EXTRACTED TEXT —
Tailgating to a tea
At your next pre-game gathering, try these recipes for iced tea with a twist
Published: Sunday, November 1, 2009 at 6:01 a.m.
Last Modified: Monday, November 2, 2009 at 12:56 a.m.
Here in the South, few beverages are quite as refreshing on a hot game day as a tall glass of iced tea. Infuse that iced tea with a splash of fruit juice or wine, or even a touch of bourbon, and it can really pack a punch, as these veteran tailgaters have found.
According to Garrett Bell, whose game-day fish frys are an annual tradition, a fruit tea offers a light blend of lemonade, pineapple and orange juice with freshly brewed tea. This special blend creates a sweet and refreshing flavor that goes well with practically any tailgating fare.
Another refreshing, surprising blend: hibiscus tea, a delicate combination of dried flowers, white wine and sugar.
For those who prefer a bolder, full-bodied brew, the Bourbon Meyer is a simple, flavorful concoction of sweet tea and Jim Beam that is sure to please whiskey lovers, says Rusty Thompson, one of the drink’s originators.
So whether you’re gearing up for an afternoon or evening game, brew up some tea and infuse it with your favorite mixers for a tasty and refreshing game-day treat.
RECIPE FACT BOX:
Makes one gallon
Courtesy of Garrett Bell
7 tea bags (or 3 family-size tea bags)
1 cup sugar
1 12-ounce can frozen orange juice concentrate (best with no pulp)
1 12-ounce can frozen lemonade juice concentrate
2 6-ounce cans pineapple juice
Brew tea in approximately one quart boiling water.

[Dataset entries]
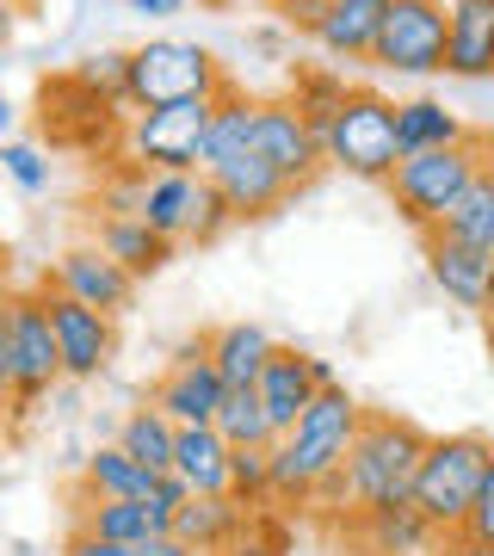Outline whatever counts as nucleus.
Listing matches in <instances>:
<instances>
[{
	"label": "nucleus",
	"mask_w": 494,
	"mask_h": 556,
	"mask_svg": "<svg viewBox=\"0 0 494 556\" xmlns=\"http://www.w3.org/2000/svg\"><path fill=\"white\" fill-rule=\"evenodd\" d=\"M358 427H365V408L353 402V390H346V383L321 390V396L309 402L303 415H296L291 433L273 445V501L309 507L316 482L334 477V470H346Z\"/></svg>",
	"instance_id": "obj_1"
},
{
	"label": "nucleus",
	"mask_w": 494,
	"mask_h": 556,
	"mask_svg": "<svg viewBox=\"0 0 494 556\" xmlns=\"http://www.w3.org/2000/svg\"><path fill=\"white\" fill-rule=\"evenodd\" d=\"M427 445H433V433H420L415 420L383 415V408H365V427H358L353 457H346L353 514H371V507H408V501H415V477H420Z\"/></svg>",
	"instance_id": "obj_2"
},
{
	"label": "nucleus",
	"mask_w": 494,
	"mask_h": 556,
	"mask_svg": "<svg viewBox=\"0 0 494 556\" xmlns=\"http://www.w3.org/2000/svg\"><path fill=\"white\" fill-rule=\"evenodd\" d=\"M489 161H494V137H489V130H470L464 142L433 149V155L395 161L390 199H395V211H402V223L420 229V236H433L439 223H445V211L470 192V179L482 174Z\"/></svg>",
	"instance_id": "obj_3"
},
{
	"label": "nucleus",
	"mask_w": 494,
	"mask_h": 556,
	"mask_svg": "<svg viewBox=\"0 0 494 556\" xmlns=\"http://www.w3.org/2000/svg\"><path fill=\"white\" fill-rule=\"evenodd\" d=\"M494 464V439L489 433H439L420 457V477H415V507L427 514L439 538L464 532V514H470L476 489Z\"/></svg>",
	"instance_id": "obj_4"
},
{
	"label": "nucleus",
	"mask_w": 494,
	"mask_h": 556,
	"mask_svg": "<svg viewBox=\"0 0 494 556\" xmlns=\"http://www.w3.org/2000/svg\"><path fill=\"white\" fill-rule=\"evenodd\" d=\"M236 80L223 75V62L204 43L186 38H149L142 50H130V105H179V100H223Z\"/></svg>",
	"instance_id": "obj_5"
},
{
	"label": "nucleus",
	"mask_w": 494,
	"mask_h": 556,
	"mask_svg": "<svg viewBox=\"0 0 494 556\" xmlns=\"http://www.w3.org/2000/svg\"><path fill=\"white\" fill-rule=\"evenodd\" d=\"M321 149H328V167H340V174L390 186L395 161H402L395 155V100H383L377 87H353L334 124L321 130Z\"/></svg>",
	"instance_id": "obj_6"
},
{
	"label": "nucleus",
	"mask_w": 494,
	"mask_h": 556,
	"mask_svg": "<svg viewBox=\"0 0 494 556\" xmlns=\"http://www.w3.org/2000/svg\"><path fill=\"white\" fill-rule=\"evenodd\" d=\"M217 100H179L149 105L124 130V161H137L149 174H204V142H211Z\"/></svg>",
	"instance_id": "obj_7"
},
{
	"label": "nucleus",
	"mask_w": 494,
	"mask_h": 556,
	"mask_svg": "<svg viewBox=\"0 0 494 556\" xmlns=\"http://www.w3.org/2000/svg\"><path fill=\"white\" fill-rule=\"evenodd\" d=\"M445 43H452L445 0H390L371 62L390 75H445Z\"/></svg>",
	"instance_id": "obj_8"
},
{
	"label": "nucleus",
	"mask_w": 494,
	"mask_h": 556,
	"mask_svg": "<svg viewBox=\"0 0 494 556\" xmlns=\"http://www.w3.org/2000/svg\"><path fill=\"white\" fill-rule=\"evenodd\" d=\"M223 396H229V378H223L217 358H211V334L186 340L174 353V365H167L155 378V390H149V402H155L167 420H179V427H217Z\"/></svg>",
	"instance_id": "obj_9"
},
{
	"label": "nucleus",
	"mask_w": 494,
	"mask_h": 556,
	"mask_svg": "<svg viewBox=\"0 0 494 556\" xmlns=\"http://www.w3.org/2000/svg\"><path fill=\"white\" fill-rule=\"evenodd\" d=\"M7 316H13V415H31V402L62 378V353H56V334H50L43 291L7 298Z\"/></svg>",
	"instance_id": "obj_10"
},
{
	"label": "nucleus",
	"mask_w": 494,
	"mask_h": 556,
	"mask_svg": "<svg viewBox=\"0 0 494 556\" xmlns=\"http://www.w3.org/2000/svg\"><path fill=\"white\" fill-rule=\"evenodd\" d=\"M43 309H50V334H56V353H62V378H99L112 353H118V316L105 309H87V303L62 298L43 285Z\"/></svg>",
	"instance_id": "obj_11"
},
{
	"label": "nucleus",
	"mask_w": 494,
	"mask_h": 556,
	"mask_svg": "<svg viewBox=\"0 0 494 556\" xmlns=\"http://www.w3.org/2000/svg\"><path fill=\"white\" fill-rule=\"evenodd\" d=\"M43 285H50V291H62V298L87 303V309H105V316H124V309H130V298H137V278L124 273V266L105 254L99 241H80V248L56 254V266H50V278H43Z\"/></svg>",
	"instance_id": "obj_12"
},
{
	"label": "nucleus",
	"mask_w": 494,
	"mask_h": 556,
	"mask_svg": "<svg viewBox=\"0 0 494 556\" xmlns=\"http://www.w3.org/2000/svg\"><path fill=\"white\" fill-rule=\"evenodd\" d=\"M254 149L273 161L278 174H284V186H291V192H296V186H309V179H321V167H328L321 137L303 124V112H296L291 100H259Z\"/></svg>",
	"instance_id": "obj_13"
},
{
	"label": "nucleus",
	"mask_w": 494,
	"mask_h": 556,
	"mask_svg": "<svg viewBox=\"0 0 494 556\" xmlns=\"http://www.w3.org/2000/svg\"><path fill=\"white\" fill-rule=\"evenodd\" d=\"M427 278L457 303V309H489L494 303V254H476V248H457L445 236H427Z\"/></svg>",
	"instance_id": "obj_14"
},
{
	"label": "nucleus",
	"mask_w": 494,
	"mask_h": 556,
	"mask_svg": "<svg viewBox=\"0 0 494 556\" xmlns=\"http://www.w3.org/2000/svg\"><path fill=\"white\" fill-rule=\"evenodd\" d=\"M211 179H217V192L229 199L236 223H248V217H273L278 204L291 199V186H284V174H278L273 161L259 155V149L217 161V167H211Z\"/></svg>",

DIRECTIONS —
[a] In the iced tea article, shorten the paragraph beginning "According to Garrett Bell" and keep its main facts.
[b] How many tea bags does the recipe in the iced tea article call for?
[c] Translate this sentence from the iced tea article into Spanish: "Another refreshing, surprising blend: hibiscus tea, a delicate combination of dried flowers, white wine and sugar."

CORRECT ANSWERS —
[a] Garrett Bell, whose game-day fish frys are an annual tradition, says a fruit tea mixes lemonade, pineapple and orange juice with freshly brewed tea. The blend has a sweet, refreshing flavor that suits almost any tailgating food.

[b] It calls for 7 tea bags, or 3 family-size tea bags.

[c] Otra mezcla refrescante y sorprendente: el té de hibisco, una delicada combinación de flores secas, vino blanco y azúcar.